▶ **抜粋本文**:
******************************

自衛隊試験に内定をもらい、後は健康診断を終え入隊を待つだけであった
健康優良児、腰痛があるだけでまさか自分が健康診断で引っ掛かるなんて夢にも思わなかった
血圧を計ると、何度計っても上が180ある
健康診断をしていると、慌てた様子で
『あれ、昨日全然寝てないかな⁉️ちょっと一旦横になって時間おいて計りましょう』
俺的には普段と変わらない1日であるから、寝て変わるものではないとわかっていた
血圧が高いのは遺伝と、この4年間の蓄積だろう
睡眠時間は少なく、精神的にもストレスの固まりだったかも知れない
しかし、せっかくまた夢に出逢い、新たなチャレンジの始まりに、健康診断に引っ掛かりまさかの自衛隊に入れないことになるとは
こんな挫折が待ってるとは思いもしなかった
でももう昔の俺ではない
自衛隊の地連に連絡を取り、どうしても入隊したいと伝えた
『映画を観て、兵隊から出てきて物語が始まるのに、兵隊に入れなかったら物語始まらないじゃない‼️』

******************************

▶ **課題資料**:
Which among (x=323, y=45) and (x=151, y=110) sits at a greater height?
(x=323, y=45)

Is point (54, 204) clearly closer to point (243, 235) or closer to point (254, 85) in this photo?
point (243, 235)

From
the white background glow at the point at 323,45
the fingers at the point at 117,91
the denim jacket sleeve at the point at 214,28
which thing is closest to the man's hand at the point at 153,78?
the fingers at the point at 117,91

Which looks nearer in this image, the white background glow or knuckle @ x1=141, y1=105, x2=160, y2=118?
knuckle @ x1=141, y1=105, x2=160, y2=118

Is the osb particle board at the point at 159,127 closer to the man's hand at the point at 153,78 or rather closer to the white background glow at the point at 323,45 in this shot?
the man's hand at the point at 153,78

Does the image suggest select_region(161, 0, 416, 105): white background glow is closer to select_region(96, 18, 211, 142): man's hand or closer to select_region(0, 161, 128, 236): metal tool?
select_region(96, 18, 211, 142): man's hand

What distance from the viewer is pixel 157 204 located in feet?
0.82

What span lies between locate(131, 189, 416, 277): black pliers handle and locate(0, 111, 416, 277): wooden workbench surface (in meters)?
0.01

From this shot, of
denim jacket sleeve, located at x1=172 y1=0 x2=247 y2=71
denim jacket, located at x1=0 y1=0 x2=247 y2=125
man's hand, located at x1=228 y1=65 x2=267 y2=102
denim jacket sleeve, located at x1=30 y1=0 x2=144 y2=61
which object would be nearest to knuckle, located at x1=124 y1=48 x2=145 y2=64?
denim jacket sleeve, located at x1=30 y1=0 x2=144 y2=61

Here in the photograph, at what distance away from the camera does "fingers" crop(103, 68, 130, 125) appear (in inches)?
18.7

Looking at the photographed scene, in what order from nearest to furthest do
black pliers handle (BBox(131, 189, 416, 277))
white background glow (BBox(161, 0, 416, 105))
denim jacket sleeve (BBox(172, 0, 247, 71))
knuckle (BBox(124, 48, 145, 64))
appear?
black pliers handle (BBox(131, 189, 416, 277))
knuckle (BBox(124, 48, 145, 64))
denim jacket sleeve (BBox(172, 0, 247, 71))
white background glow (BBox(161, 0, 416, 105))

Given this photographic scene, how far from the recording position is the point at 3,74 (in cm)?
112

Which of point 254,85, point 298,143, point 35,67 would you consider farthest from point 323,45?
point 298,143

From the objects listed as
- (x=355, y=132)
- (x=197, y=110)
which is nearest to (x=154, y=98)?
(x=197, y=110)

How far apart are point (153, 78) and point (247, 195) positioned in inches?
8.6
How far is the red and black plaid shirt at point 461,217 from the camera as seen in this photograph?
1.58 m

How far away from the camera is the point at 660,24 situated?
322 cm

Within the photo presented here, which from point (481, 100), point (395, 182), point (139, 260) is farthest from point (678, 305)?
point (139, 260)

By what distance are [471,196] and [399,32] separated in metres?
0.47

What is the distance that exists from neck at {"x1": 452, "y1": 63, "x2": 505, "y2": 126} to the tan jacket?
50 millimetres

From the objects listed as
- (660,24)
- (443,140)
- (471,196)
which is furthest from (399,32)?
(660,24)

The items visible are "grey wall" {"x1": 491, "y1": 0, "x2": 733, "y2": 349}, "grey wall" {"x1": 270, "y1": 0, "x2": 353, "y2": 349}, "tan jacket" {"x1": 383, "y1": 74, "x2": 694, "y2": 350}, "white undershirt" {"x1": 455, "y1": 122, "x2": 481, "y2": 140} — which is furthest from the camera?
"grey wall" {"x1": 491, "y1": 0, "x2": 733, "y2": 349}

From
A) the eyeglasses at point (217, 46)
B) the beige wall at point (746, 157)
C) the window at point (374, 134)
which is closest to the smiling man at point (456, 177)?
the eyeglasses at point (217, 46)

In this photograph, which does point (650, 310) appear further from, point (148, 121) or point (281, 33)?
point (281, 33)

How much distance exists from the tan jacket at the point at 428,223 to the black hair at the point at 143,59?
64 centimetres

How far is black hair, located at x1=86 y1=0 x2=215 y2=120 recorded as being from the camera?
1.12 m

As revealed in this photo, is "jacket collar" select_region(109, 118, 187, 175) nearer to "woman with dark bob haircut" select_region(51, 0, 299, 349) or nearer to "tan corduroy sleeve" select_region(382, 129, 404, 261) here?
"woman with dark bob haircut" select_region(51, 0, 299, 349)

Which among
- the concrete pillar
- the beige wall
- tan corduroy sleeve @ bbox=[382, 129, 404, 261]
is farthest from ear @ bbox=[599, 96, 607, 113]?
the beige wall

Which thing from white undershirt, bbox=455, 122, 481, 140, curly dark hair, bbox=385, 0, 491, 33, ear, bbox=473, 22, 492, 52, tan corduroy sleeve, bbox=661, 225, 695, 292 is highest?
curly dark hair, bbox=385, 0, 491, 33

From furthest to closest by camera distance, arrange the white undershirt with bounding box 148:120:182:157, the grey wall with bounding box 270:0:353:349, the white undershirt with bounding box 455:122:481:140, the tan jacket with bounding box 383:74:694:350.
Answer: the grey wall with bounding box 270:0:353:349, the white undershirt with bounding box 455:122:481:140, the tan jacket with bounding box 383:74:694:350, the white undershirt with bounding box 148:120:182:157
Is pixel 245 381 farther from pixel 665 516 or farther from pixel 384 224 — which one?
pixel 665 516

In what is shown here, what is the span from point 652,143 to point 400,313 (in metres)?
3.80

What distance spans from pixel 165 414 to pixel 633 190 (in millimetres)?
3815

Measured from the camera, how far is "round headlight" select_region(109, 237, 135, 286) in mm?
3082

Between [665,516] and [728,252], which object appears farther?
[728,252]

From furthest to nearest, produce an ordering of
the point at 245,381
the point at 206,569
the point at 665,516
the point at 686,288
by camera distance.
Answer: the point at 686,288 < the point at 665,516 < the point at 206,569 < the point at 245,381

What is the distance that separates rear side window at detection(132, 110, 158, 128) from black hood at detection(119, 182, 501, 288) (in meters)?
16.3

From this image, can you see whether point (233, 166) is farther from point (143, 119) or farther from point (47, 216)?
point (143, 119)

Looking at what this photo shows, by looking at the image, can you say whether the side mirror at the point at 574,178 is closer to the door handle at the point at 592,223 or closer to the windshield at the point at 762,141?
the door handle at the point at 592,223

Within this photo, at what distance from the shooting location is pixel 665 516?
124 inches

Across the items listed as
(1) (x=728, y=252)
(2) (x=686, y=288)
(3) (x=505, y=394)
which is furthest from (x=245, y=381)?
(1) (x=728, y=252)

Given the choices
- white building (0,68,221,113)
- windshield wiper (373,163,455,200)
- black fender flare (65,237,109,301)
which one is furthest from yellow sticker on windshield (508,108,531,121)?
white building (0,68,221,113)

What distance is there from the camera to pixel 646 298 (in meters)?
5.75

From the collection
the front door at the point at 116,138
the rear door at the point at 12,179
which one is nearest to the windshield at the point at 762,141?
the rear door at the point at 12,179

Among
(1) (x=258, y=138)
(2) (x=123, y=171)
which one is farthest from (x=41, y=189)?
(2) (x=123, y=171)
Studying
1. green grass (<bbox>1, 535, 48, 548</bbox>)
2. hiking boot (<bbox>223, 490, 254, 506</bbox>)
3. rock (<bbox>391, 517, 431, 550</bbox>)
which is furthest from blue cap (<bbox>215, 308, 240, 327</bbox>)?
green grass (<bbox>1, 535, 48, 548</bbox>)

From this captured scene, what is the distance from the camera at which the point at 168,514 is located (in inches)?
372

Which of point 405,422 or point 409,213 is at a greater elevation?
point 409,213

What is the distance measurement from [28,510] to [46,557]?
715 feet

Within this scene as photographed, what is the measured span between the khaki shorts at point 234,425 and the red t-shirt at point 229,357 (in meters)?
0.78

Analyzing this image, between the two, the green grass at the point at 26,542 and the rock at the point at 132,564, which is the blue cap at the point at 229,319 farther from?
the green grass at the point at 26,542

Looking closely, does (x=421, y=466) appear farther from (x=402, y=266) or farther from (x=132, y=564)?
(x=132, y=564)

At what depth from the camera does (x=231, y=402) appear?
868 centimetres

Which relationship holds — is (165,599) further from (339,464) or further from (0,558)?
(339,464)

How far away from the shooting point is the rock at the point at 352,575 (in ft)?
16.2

******************************

▶ **練習問題**:
**1.** 自衛隊入隊についての本文では、健康診断で血圧を計ったとき、上の値は何度計ってもいくつでしたか。
**2.** 各行のうち「Which relationship holds」を含む行から最後の行までを、「further」を「farther」に更新して書き出してください。ほかの部分は変えないでください。
本文と各行は互いに関係がありません。

▶ **解答例**:
**1.** 180でした。

**2.**
Which relationship holds — is (165,599) farther from (339,464) or farther from (0,558)?
(339,464)

How far away from the shooting point is the rock at the point at 352,575 (in ft)?
16.2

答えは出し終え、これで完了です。